Highly knowledgeable in their subject area and continually learning new ideas or skills
This characteristic emphasizes your knowledge and expertise as an instructor as well as learning new things, gaining greater understanding and knowledge, or developing your skills. A Quality Faculty does more than just facilitate discussion and grade assignments. He or she adds knowledge value and content to the learning experience. A Quality Faculty is also a great learner with a passion for learning and the simple joys of discovery. As such, you also stay abreast of the changing trends and ideas in your subject area.
Do you regularly read magazines, blogs, or journals related to your field? When was the last time you read up on a new idea, a new tool or method, or a new concept? Do you know where the good websites are for learning about your topic? The 4C Model seeks to allow room for you as the faculty member to meaningfully contribute you own understanding, knowledge, and expertise to the students’ learning.
Different programs use different approaches for developing curriculum. In a more traditional teaching environment, the faculty member has responsibility for 100% of the classroom: the content, the lessons, the resources, the presentation, and the grading. In OKWU’s online model, we use more of a facilitator model in which the bulk of the curriculum has already been developed. The faculty member comes to the classroom with the lessons, resources, objectives, and assignments already laid out. In most cases, these decisions are made independent of the adjunct instructor. In many such models, the instructor’s primary role is to facilitate dialogue and grade submitted work.
However, we want to make use of the knowledge, experiences, and formal education that adjuncts bring to the table. We recognize that you have something worthwhile to offer in the area in which you’ve been hired to teach. Your expertise was an important factor in assigning you to this course. We are constantly working on ways to allow an instructor to bring their own knowledge and learning to the table.
Personal Teaching Profile:
What specific subject areas, topics, or specialties do you have that you could bring to this class? What are you good at or very knowledgeable in that would be of value to your students?
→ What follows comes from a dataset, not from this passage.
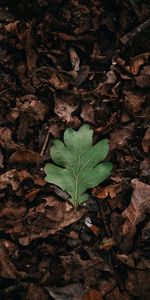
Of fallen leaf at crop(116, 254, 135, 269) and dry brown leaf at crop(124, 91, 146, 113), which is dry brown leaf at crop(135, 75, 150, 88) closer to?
dry brown leaf at crop(124, 91, 146, 113)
What things will you do to continue to learn new things about your subject area or to stay current in your field or area of teaching focus?
Some suggestions and ideas we’ve used:
- For a particular course, consider what you could add to the material or resources that would make a difference to the students.
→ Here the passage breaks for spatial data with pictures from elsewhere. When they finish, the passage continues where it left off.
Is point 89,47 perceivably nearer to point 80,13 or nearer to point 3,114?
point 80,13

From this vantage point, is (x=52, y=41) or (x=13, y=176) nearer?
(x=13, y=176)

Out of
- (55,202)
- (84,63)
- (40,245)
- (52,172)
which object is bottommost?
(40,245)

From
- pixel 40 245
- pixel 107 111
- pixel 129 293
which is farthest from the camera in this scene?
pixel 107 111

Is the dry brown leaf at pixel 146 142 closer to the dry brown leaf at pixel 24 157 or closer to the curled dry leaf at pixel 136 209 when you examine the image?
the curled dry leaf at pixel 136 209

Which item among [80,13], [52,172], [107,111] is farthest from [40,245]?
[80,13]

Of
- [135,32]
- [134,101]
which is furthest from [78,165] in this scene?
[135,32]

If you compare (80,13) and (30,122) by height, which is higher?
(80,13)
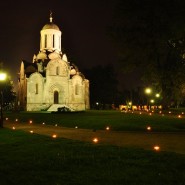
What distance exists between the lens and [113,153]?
437 inches

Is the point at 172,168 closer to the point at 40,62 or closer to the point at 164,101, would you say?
the point at 164,101

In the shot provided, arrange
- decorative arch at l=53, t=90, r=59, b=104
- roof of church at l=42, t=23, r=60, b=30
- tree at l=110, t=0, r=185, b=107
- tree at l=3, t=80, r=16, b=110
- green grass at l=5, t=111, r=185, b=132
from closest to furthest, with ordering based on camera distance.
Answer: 1. green grass at l=5, t=111, r=185, b=132
2. tree at l=110, t=0, r=185, b=107
3. decorative arch at l=53, t=90, r=59, b=104
4. roof of church at l=42, t=23, r=60, b=30
5. tree at l=3, t=80, r=16, b=110

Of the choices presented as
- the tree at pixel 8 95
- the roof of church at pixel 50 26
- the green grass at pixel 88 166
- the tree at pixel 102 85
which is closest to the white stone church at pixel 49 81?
the roof of church at pixel 50 26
- Maintain a list of your best topics and subjects that you would love to share with your students
- Prepare resources such as PDF lectures, short video clips, or narrated PowerPoint files that you could upload to the course
- Identify articles or web resources that you would recommend as top-shelf material for additional learning or even assignments
- Write mini-lectures (800-1000 words) about different topics related to the course and publish those mini-lectures in the discussion boards, as downloadable documents, or video files
- Maintain licensure or certification through continued education.
- Become a member of a professional organization related to your area of expertise or experience
- Join professional networks such as LinkedIn or Academia.edu.
- Follow related professionals or notable figures on Twitter, Facebook, or other social media.
- Use the online databases through the university library to regularly find new articles or journals related to topics of interest.
- Use online news aggregators such as Zite or Flipbook to collect news, trends, articles, or blog posts about topics you choose.